Long soft clip length:

Studies have shown that longer the sequences the more likely they can be uniquely placed in a genome. In an early study, it is demonstrated that while percentage of unique mapping improves with increasing read length, the rate of gain di- minishes past 25nt ( 80% at 25nt and 90% at 40nt). If value for this parameter is too low, many non-unique soft clips will be produced and impact on system requirement, processing time and reliability of results downstream. On the other hand, too high the value results in low number of long soft clips and hence risk of missing breakpoints. Percent identity: We often observe higher-than-expected base mismatch rate for reads in satellite, centromeric and telomeric regions where correctness of alignments can be con- tentious. Minimum percent identity threshold, which is equivalent to maximum allowable mismatch rate, can greatly reduce these erroneous alignments.

Minimum mapping quality:

Higher mapping quality, while may not guarantee unique align- ment, is sufficient to exclude multi-mapping anchor alignments from further analysis for Bowtie2 and BWA aligned reads.
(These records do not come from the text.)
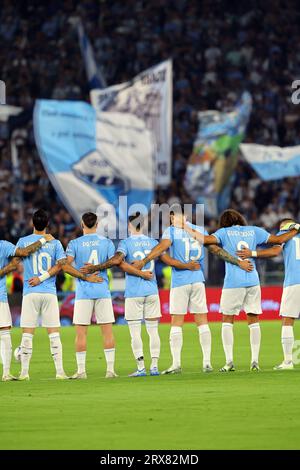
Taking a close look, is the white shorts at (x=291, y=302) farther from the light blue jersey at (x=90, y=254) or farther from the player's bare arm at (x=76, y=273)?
the player's bare arm at (x=76, y=273)

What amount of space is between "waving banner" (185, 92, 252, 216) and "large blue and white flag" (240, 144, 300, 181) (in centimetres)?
74

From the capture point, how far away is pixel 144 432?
13703mm

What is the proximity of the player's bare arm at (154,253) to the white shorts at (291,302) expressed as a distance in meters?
1.93

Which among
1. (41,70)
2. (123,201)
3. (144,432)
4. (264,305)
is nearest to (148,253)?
(144,432)

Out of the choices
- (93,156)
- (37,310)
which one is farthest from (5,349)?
(93,156)

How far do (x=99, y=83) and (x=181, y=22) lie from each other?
49.1ft

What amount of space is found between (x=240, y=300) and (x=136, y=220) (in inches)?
75.9

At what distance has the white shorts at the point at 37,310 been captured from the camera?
1959cm

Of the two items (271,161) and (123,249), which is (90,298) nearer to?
(123,249)

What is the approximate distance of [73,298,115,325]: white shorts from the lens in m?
19.5

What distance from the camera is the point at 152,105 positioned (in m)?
31.3

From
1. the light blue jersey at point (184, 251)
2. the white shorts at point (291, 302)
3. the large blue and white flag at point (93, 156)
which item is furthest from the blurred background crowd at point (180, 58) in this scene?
the light blue jersey at point (184, 251)

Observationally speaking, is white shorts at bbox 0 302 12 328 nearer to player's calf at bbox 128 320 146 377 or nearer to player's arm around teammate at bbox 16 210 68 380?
player's arm around teammate at bbox 16 210 68 380

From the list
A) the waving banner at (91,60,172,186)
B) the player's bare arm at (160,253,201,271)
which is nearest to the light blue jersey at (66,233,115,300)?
the player's bare arm at (160,253,201,271)
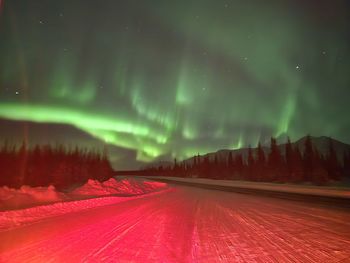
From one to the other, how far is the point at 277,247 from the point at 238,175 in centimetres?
9478

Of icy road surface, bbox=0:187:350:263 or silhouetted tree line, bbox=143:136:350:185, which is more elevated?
silhouetted tree line, bbox=143:136:350:185

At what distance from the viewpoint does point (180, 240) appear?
289 inches

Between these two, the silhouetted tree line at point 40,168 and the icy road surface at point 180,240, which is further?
the silhouetted tree line at point 40,168

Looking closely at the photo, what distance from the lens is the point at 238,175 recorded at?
9812cm

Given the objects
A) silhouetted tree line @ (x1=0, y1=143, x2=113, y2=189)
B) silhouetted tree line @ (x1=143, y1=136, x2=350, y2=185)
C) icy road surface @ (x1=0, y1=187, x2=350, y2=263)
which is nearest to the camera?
icy road surface @ (x1=0, y1=187, x2=350, y2=263)

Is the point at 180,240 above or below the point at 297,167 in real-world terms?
below

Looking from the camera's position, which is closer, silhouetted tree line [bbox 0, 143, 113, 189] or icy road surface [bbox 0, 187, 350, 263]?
icy road surface [bbox 0, 187, 350, 263]

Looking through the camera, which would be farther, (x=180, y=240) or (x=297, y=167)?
(x=297, y=167)

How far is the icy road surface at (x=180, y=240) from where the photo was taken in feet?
19.1

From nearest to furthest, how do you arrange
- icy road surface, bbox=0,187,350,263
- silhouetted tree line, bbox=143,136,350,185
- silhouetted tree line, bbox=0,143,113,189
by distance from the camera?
icy road surface, bbox=0,187,350,263 < silhouetted tree line, bbox=0,143,113,189 < silhouetted tree line, bbox=143,136,350,185

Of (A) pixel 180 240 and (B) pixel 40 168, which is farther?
(B) pixel 40 168

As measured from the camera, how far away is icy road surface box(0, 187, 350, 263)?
5.82 metres

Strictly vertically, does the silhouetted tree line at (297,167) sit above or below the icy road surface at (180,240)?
above

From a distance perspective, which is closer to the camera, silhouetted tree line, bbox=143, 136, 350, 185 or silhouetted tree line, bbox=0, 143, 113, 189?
silhouetted tree line, bbox=0, 143, 113, 189
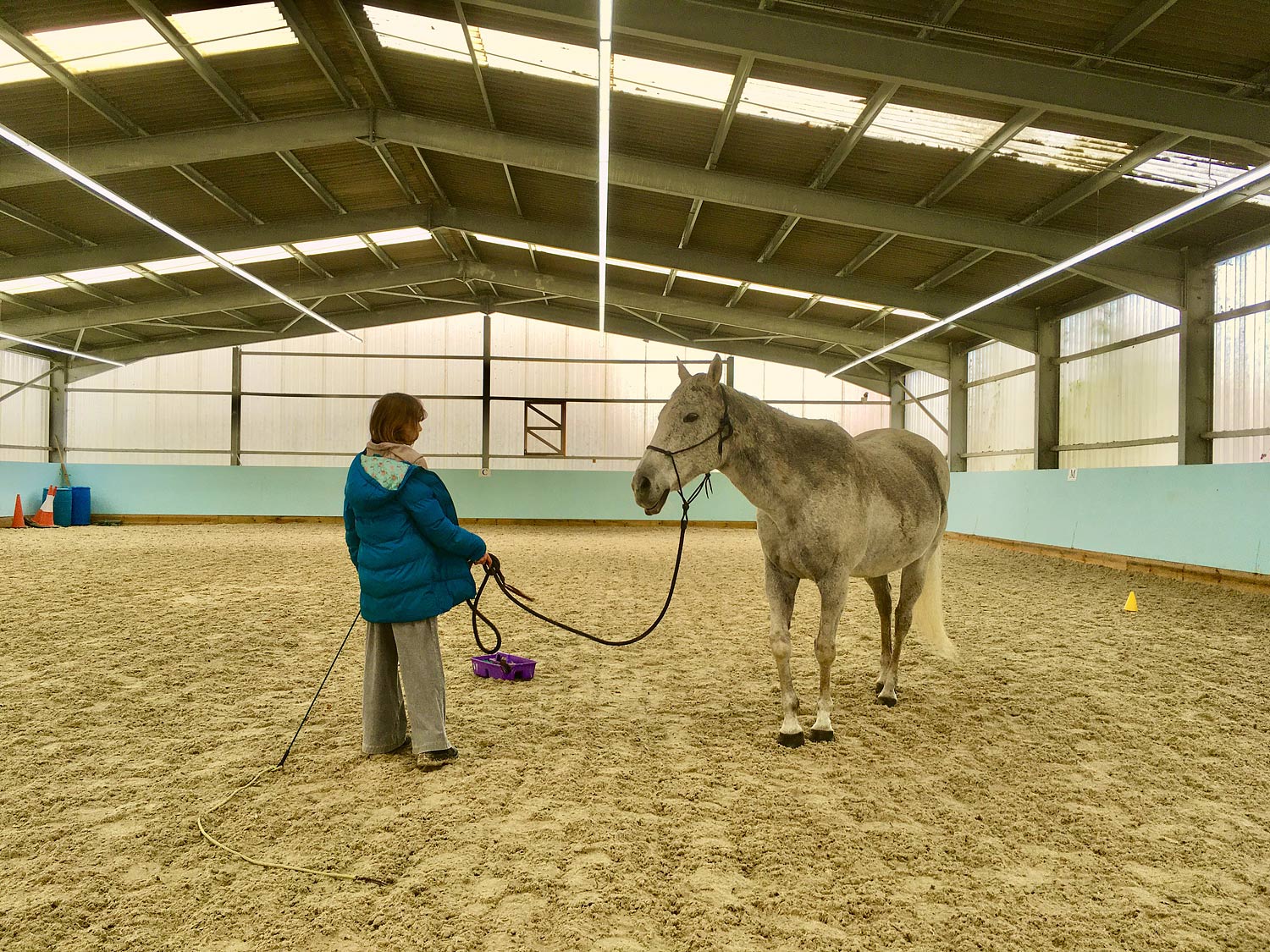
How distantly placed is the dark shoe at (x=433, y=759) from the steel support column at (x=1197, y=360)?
10801 mm

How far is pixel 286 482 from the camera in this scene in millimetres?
19406

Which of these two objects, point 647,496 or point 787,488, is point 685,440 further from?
point 787,488

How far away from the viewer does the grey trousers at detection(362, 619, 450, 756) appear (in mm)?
2924

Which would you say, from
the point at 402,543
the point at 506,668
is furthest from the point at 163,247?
the point at 402,543

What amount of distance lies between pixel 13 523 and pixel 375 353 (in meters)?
Result: 8.97

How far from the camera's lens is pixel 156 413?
19953mm

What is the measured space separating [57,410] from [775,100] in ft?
67.7

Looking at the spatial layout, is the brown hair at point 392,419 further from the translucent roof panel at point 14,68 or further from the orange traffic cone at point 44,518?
the orange traffic cone at point 44,518

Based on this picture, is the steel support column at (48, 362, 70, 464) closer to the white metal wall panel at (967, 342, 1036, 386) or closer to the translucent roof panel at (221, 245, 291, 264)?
the translucent roof panel at (221, 245, 291, 264)

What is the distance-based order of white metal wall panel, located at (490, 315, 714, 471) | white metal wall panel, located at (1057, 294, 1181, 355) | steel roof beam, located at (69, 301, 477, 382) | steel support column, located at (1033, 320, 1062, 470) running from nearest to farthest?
1. white metal wall panel, located at (1057, 294, 1181, 355)
2. steel support column, located at (1033, 320, 1062, 470)
3. steel roof beam, located at (69, 301, 477, 382)
4. white metal wall panel, located at (490, 315, 714, 471)

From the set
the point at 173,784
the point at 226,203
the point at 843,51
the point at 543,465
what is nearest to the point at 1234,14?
the point at 843,51

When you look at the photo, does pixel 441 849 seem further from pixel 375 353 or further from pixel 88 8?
pixel 375 353

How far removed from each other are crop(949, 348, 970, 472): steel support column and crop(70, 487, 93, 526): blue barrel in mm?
20969

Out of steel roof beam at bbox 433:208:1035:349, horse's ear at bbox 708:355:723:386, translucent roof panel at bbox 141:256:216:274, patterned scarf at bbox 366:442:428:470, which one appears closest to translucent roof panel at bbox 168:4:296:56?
steel roof beam at bbox 433:208:1035:349
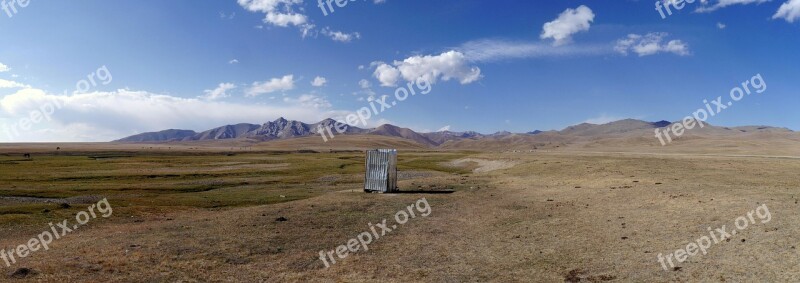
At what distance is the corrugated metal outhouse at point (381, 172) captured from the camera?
41062 millimetres

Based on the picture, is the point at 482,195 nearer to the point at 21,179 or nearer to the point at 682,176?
the point at 682,176

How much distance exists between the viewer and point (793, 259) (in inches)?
543

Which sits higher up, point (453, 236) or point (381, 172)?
point (381, 172)

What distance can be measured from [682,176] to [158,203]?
139ft

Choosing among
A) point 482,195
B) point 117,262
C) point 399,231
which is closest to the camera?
point 117,262

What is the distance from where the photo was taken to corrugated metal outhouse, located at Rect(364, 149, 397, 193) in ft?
135

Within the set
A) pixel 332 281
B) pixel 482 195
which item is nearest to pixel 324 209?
pixel 482 195

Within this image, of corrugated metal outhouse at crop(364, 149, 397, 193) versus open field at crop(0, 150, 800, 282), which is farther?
corrugated metal outhouse at crop(364, 149, 397, 193)

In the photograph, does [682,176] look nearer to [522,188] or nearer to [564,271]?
[522,188]

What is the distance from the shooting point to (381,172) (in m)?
41.3

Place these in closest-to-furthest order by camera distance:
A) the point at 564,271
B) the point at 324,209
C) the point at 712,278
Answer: the point at 712,278 < the point at 564,271 < the point at 324,209

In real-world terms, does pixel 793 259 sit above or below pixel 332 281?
above

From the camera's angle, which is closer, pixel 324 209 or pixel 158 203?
pixel 324 209

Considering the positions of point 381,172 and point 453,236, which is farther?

1.2. Process the re-alignment BAM file

usage: Socrates realignment [options] input_bam output_bam

input_bam Re-aligned soft clip BAM file. Use “-” to accept input from stdin

output_bam Output re-alignment BAM with anchor info merged

anchor_info Anchor info file produced by BAMStratifier

This program merges soft clip re-alignment BAM file with anchor alignment information. The program has built-in sorting mechanism and therefore can take unsorted, raw re- alignment output from aligner. While the program accepts input BAM file from standard input channel, this requires more system memory for buffering.

1.3. Predict rearrangements

usage: Socrates predict [options] realigned_sc_bam short_sc_bam metrics_file

-f, --flank Size of flank for promiscuity filter [default: 50 (bp)]

-h, --help print this message

-i, --ideal-only Use only proper pair 5’ SC and anomalous pair 3’ SC [default: false]

-l, --long-sc-len Length threshold of long soft-clip [default: 25 (bp)]

-m, --promiscuity Exclude cluster if more than [promiscuity] clusters within [flank]bp of a break

-p, --percent-id Minimum realignment percent identity to reference [default: 95 (%)]

-q, --min-mapq Minimum realignments mapq [default: 2]

-c, --short-sc-cluster Search for short soft clip cluster support for unpaired clusters

-s, --max-support Maximum realignment support to search for short SC cluster [default: 30]

-t, --threads Number of threads to use [default: 3]

-v, --verbose be verbose of progress

1.4. Annotating rearrangements

usage: Socrates annotate [options] socrates_paired_cluster_output

-n, --normal Socrates paired breakpoint calls for normal sample

-r, --repeatmask UCSC repeat masker track file in BED format, Tabix indexed.